First, the mass of the gun can “absorb” some of the energy transfer rearwards through mass needing more energy to move in the opposite direction. Weight is stability; the heavier the rifle, the more stable the shot. This is good because we want the bullet to move forward, not the rifle backward. What you feel is the effect on the mass of the rifle nonetheless. The heavier the rifle, the less the rifle will move rearward. Shooters figured this out very quickly, and many disciplines’ top scores tend to be with heavier rifles. I don’t think this is a coincidence.
Weight is Stability
I don’t want to discuss the weight issue much more because it’s overcooked and doesn’t really help us become better marksmen in terms of a skillset. Instead, I prefer to look at human-induced effects. Some major ones are the following: Support arm, Bag/Barricade, Firing hand, Head, and Chest(shoulder).
Rather than just spelling things out, let me ask you some questions to answer for yourself.
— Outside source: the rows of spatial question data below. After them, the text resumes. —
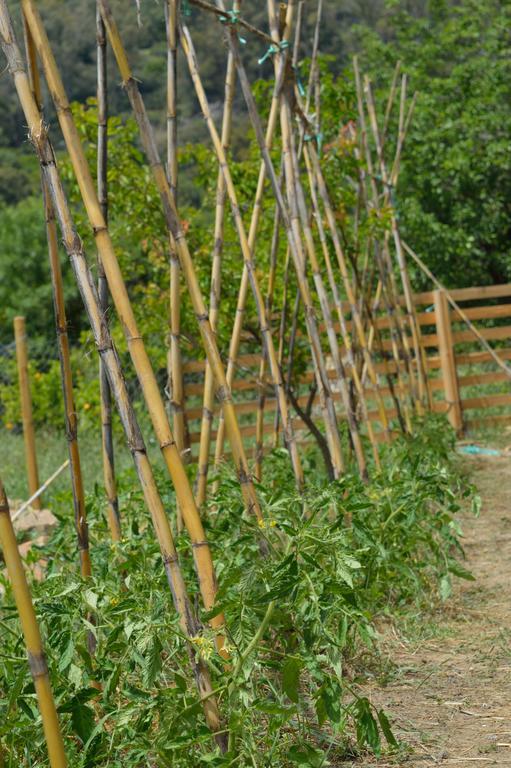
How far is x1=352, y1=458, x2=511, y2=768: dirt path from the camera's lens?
1886 millimetres

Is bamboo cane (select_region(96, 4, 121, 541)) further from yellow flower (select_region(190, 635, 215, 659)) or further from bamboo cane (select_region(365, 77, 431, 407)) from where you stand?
bamboo cane (select_region(365, 77, 431, 407))

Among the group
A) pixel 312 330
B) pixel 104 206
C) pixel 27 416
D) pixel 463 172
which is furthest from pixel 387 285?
pixel 463 172

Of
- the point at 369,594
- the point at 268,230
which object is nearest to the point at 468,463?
the point at 268,230

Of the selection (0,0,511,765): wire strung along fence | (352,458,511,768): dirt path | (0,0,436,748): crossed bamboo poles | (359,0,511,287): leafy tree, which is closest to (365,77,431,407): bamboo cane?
(0,0,511,765): wire strung along fence

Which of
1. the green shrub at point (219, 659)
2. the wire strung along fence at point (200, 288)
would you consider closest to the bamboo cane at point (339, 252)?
the wire strung along fence at point (200, 288)

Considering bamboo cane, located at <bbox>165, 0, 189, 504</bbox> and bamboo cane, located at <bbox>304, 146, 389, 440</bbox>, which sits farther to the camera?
bamboo cane, located at <bbox>304, 146, 389, 440</bbox>

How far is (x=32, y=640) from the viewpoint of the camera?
4.72 feet

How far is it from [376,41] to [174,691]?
1276cm

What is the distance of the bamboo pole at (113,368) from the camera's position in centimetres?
161

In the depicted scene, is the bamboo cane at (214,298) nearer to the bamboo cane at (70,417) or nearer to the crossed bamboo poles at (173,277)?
the crossed bamboo poles at (173,277)

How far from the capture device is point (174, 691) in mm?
1610

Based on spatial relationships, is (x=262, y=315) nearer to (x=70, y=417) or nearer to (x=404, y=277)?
(x=70, y=417)

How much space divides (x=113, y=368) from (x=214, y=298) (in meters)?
1.49

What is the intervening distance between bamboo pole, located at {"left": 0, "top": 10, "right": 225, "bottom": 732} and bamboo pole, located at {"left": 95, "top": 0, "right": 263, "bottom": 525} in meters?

- Assuming there is merit to the idea, what would happen if a right-handed shooter put their hand firmly on the left side of the rifle?
- If you place the rifle on a hard bag, or barricade, or have the rifle against anything solid for that matter, what would you expect to happen if no counterforce was considered?
- Your firing hand must contact the rifle. Your firing hand is usually behind the balance point of the rifle. Think about a rifle balanced carefully and contact points in front and behind the balance point; now imagine energy transfer into and out of those contact points. What would you expect?
- You have a big heavy head. Your head is typically well behind the balance point. If you have too much weight of your head on the rifle, what do you think will happen on recoil?
- Your chest/shoulder have the same influence, so think about that also.
Hopefully, this inspired you to think. Maybe for some of you, this will even encourage you to go shoot paper at 100y and test the results of different force/contact experiments. I have a long library of effects I have seen and often reference them when troubleshooting. I think that many of them are counter intuitive to many; in fact, many effects seem to be contradictory until you peel back more layers of the onion.
Homework
This is where filming yourself helps. Look at the movement of the barrel; it tells the tale of the shot. When executing the Kraft Drill, the goal is to create the same recoil pattern for every position. We want the rifle to recoil in a straight line vs looping up or backward. If you find you miss by shooting over the top of the plate, that points to a recoil management issue.
Hopefully, this leaves you with some homework and questions. I plan to discuss this more as we continue through the series. I will continue to talk about 100y but also start layering in the decision-making tree that starts to grow when you extend beyond 100y to longer ranges. Things can get screwy if we aren’t always falling back on the gear, and shooter baseline, so do some homework, and let’s touch base here in a week or so.